No such luck. Walter’s biopsy came back as ceruminous adenocarcinoma, a malignant cancer originating in the wax glands lining the ear canal. Although in dogs these tumors have only about a 10 percent chance of metastasis (i.e., spreading to other places such as lungs or lymph nodes), they tend to be locally invasive and aggressive. After consulting with a veterinary oncologist, Walter’s mom and I discussed the bad news. “If you decide to pursue treatment, we start by taking chest x-rays and a lymph-node aspirate to make sure it hasn’t metastasized,” I said. “Then a CT scan gets done off-Island at the specialists’ to determine how far it has spread inside the ear.” Then, more surgery.

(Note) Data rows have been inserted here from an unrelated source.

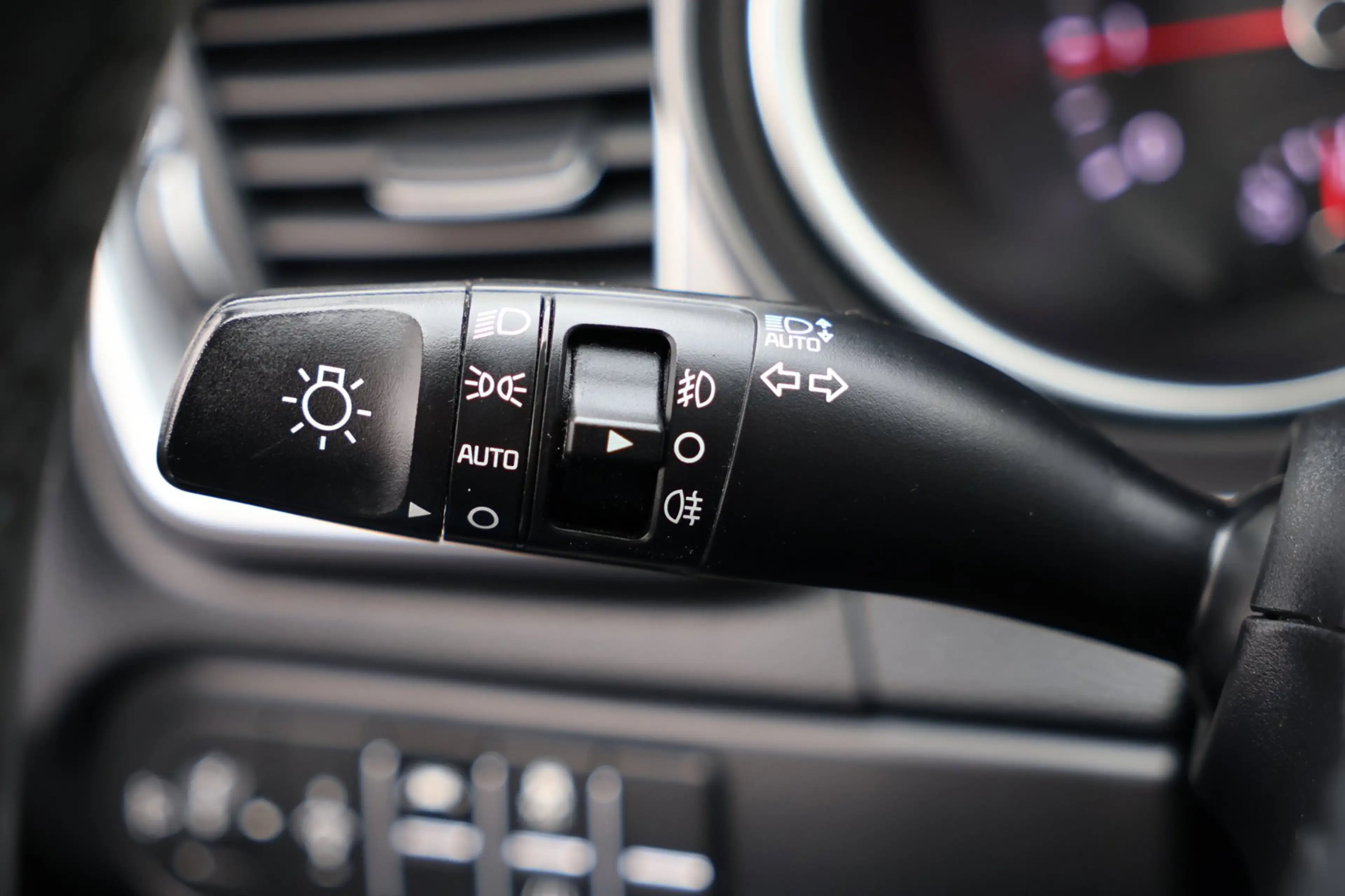 Kia XCeed 1.0 T-GDi ComfortLine Camera Carplay Cruise LED !! — photo 17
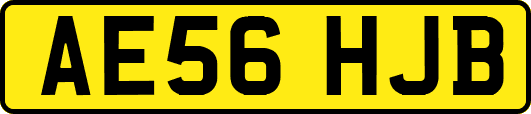 AE56HJB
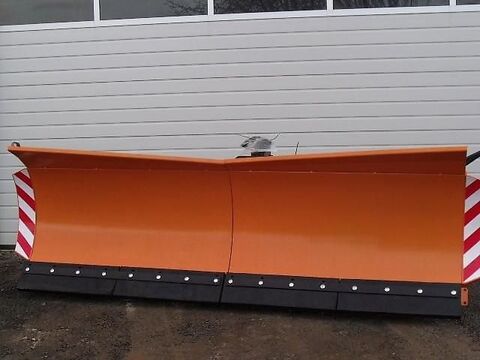 Pronar Schneeschild PU 3300 3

Although benign tumors can be removed with less extensive procedures, for this malignant cancer the oncologists advise total ear-canal ablation (TECA), which essentially removes all the ear structures while leaving the flap intact. In about one-quarter of cases, such cancers extend into the tympanic bulla on the skull, in which case the surgeon would also open this area and remove any abnormal tissue in a procedure called a bulla osteotomy. Postoperative complications might include facial-nerve paralysis, healing difficulties, and, of course, deafness on one side.
Walter is not a young dog, and his diabetes increases the potential for poor healing. There are only limited studies tracking the prognosis for dogs in Walter’s situation. Expected survival time for dogs with ceruminous adenocarcinoma who have the TECA surgery is reported to range from one to three years, but these statistics are based on very small numbers of cases. Without treatment, the oncologist says, Walter may develop trouble with his balance as the tumor spreads, and become severely uncomfortable within one year. His mom is considering their options, weighing all these factors . . . and I am taking a good long look down the ears of every dog who comes in with recurrent otitis.